Review: The Crook Books Vol. 1

15400975_726875727464831_4674864004204867460_n“Throughout his treatment, Mr. West used his dry cynical sense of humor to emotionally distance himself from others… Because of his reliance on the intellectual, Mr. West relies on, and is skilled with, rational challenges of his criminal thoughts.”

— residential drug treatment program summary for Scott West, Federal Bureau of Prisons, 2010.

Say whatever else you will about the man, but don’t ever say that Preservation Pub co-founder Scott West doesn’t have brass ones, a set of big, clanking balls, cajones the size of church bells. Once recognized as pillars of the community, Scott and wife Bernadette were shamed, brought low before God and man alike when it was revealed that the duo had participated in a massive drug-smuggling and money-laundering scheme that poured millions of dollars of illicit cash into downtown revitalization efforts.

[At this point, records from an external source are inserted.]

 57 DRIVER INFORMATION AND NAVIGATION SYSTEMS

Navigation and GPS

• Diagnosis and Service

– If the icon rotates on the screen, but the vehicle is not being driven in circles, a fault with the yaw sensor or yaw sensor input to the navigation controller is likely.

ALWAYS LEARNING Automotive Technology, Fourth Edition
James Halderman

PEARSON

West was sentenced to years in federal prison, and saw most of his assets stripped by Johnny Law. Cue the mea culpas, the public self-flagellation, the Behind-the-Music-cum-come-to-Jesus fall-and-redemption arc that sees him reemerge as a poster boy for Humble Contrition.

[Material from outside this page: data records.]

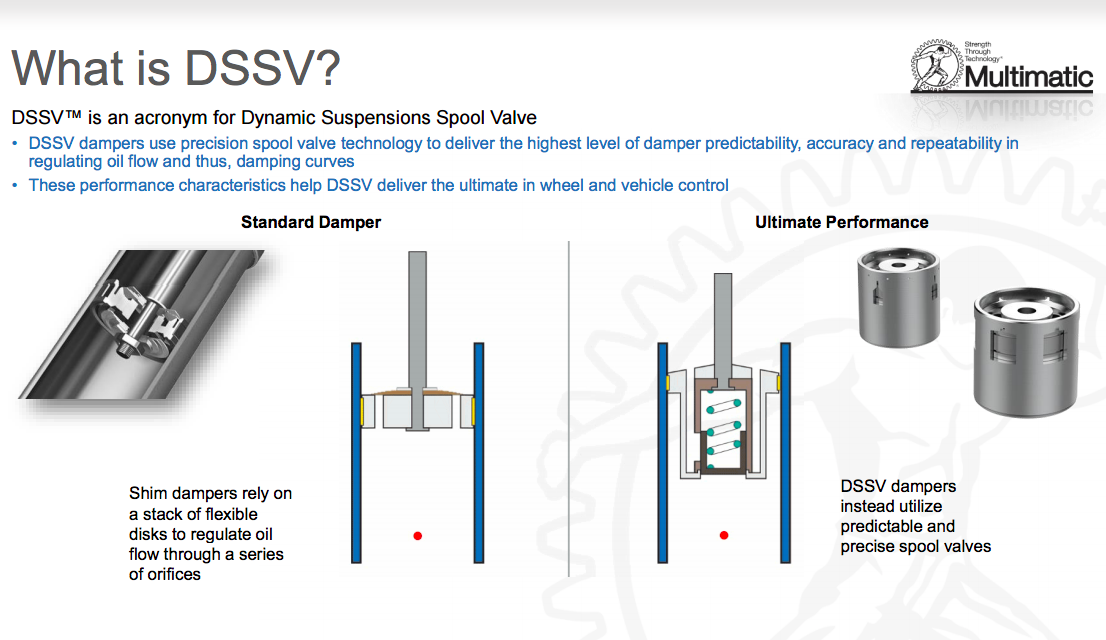 What is DSSV?

Strength Through Technology®
Multimatic

DSSV™ is an acronym for Dynamic Suspensions Spool Valve

• DSSV dampers use precision spool valve technology to deliver the highest level of damper predictability, accuracy and repeatability in regulating oil flow and thus, damping curves
• These performance characteristics help DSSV deliver the ultimate in wheel and vehicle control

Standard Damper

Shim dampers rely on a stack of flexible disks to regulate oil flow through a series of orifices

Ultimate Performance

DSSV dampers instead utilize predictable and precise spool valves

Yeah, well, F@#$ all that. Because instead of ruminating on the terrible magnitude of his sins, West spent his years in the big house planning his comeback (which is going rather well now, F@#$ you very much) and writing a series of books chronicling both his own story and his thoughts on crime, punishment, and the weird, savage herd instincts of American society circa the 21st century.

“In some sense, mug shot newspapers are a more civilized throwback to the good old days when Romans mobbed the Colosseum to see the lions ripe the genitals off naked criminals.”

— Scott West, TCBVOGIBG

The Crook Books Volume One: Good Intentioned Bad Guys is the first book of that series, and it is available now in… well, mostly in places owned by the West family, like Earth to Old City, and maybe Preservation Pub, if you’re lucky…

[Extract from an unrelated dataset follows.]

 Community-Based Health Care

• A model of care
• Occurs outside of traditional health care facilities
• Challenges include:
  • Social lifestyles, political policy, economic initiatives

And this is why you should purchase a copy for yourself, or else steal someone else’s, if you have a half a chance: Reading this book is just about the most fun as you can possibly have for $16 without risking jail, or maybe waking up in the emergency room…

TCBVOGIBG is what might have happened if Fyodor Dostoyevsky had lived in America in the 21st century, and decided to author a bathroom reader in the bleary throes of a whiskey bender. It’s part personal musing, part biography, part history lesson, and part philosophical treatise, if sociopaths wrote philosophical treatises.

It’s also got some really mad cool pictures, mostly courtesy of jailhouse artist and fellow conspirator Mark Cort. If necessity is the mother of invention, then prison is the mother of all necessity: Cort, aka the D-Pod Da Vinci, made most of the clever caricatures and cartoons featured in the book with art utensils cobbled from weird prison detritus. Paint brushes fashioned from plastic sporks, tied with mattress threads, tipped with human hair. Paints created from coffee grounds and melted M&M shells… you get the idea.

Is the book self-serving? Hell, yes it’s self-serving, and you can make damn sure there are no apologies for that. But if you read TCBVOGIBG with anything like an open mind, you may find yourself slightly swayed, if not outright won over to West’s perspective. At the very least, you won’t look at issues of crime, punishment, and public morality in quite the same way ever again.

“The point of being a good-intentioned rule-breaker, after all, is freedom from bosses and bureaucracies, not to commit crimes.”